* _Challenge_:
Set down exactly the lines running from the line with "From this camera" to the end of the listing below, both ends included.
______
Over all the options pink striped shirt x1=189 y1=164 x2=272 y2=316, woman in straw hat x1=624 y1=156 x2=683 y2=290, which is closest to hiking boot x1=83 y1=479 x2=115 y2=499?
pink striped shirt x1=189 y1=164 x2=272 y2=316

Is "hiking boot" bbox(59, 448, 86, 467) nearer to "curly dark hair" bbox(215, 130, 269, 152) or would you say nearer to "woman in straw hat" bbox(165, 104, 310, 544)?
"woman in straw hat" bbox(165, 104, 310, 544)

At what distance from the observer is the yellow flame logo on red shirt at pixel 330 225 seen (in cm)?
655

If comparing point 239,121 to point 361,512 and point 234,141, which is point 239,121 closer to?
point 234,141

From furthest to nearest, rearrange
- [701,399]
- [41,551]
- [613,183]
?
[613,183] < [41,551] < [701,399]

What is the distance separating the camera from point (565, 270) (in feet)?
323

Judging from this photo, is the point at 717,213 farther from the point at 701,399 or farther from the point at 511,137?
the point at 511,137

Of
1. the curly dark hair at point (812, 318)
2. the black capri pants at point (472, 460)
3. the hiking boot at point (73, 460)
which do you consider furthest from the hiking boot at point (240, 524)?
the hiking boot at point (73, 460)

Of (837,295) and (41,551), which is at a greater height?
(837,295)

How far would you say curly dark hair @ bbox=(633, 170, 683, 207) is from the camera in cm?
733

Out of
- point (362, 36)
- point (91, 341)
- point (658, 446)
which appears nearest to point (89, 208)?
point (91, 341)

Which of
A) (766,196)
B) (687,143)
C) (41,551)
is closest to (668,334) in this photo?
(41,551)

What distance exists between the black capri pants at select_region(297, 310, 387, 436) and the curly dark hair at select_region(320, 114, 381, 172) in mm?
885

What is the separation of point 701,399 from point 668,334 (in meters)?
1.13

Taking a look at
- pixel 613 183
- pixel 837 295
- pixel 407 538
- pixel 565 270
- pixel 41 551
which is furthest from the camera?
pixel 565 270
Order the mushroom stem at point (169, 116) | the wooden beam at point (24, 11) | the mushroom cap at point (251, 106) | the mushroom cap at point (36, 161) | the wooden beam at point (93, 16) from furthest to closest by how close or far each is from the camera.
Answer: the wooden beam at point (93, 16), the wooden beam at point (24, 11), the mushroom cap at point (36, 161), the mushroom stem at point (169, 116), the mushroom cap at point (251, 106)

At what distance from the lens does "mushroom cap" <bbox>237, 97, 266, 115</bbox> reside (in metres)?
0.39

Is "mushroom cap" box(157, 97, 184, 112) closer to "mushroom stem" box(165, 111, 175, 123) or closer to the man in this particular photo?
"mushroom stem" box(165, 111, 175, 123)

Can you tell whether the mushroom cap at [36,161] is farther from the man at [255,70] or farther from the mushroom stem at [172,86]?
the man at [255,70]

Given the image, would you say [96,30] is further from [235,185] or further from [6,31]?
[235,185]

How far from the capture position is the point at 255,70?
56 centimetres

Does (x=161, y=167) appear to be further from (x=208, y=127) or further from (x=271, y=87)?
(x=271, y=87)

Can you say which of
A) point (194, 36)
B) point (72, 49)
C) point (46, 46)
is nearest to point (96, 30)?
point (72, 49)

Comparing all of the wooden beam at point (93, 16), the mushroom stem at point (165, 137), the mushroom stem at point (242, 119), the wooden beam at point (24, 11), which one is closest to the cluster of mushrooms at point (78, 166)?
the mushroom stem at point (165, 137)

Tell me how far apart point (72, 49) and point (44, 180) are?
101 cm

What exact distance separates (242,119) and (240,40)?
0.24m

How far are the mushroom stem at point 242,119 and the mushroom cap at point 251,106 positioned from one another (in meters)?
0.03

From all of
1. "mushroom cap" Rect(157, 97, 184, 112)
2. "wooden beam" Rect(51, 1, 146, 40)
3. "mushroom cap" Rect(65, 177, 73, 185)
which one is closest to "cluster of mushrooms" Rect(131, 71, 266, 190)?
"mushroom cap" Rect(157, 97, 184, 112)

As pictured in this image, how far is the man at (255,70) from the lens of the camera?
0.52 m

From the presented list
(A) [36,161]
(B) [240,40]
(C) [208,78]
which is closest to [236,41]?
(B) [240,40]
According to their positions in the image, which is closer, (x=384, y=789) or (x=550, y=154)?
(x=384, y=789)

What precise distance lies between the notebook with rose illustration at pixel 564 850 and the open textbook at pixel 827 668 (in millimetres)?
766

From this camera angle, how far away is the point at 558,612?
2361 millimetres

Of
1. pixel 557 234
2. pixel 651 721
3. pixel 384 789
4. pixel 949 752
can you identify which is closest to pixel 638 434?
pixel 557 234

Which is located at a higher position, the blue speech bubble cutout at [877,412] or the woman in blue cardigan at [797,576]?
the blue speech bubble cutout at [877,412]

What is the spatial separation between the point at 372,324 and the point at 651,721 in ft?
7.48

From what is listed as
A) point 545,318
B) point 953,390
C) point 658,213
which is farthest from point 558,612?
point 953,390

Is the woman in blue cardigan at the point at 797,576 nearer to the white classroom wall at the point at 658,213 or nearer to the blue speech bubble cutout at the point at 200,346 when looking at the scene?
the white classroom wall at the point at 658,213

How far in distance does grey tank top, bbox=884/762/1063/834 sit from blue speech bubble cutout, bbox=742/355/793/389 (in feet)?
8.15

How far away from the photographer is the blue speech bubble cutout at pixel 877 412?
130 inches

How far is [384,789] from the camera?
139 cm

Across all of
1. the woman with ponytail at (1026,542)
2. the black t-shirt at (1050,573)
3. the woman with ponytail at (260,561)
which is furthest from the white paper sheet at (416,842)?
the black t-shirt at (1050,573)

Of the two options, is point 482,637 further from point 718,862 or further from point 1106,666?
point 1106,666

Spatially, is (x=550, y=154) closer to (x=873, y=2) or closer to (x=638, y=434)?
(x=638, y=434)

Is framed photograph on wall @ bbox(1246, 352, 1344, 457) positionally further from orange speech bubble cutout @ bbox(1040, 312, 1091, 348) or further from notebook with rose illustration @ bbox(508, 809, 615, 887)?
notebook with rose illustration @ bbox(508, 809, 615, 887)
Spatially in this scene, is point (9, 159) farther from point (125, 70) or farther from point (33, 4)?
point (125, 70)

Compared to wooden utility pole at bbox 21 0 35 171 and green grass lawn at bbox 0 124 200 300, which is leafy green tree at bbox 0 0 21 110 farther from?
______
* _Solution_:
From this camera angle, how far away is the point at 558,612?
2361 millimetres

Of
1. pixel 557 234
2. pixel 651 721
3. pixel 384 789
4. pixel 949 752
can you identify which is closest to pixel 638 434?
pixel 557 234

Which is located at a higher position, the blue speech bubble cutout at [877,412] or the woman in blue cardigan at [797,576]?
the blue speech bubble cutout at [877,412]

What is the spatial separation between the point at 372,324 and the point at 651,721 in ft?
7.48

From what is listed as
A) point 545,318
B) point 953,390
C) point 658,213
which is farthest from point 558,612?
point 953,390

Is the woman in blue cardigan at the point at 797,576 nearer to the white classroom wall at the point at 658,213 or nearer to the blue speech bubble cutout at the point at 200,346 when looking at the scene?
the white classroom wall at the point at 658,213

How far in distance does grey tank top, bbox=884/762/1063/834 sit from blue speech bubble cutout, bbox=742/355/793/389 (in feet)?
8.15

How far away from the photographer is the blue speech bubble cutout at pixel 877 412?
130 inches

How far is [384,789] from the camera?
139 cm

Across all of
1. the woman with ponytail at (1026,542)
2. the black t-shirt at (1050,573)
3. the woman with ponytail at (260,561)
which is furthest from the white paper sheet at (416,842)?
the black t-shirt at (1050,573)

Of the two options, is point 482,637 further from point 718,862 or further from point 1106,666?
point 1106,666

Spatially, is (x=550, y=154) closer to (x=873, y=2) or closer to (x=638, y=434)?
(x=638, y=434)

Is framed photograph on wall @ bbox(1246, 352, 1344, 457) positionally further from orange speech bubble cutout @ bbox(1040, 312, 1091, 348) or further from notebook with rose illustration @ bbox(508, 809, 615, 887)?
notebook with rose illustration @ bbox(508, 809, 615, 887)
Spatially in this scene, is point (9, 159) farther from point (125, 70) or farther from point (33, 4)?
point (125, 70)

Compared to wooden utility pole at bbox 21 0 35 171 and green grass lawn at bbox 0 124 200 300, which is leafy green tree at bbox 0 0 21 110 farther from?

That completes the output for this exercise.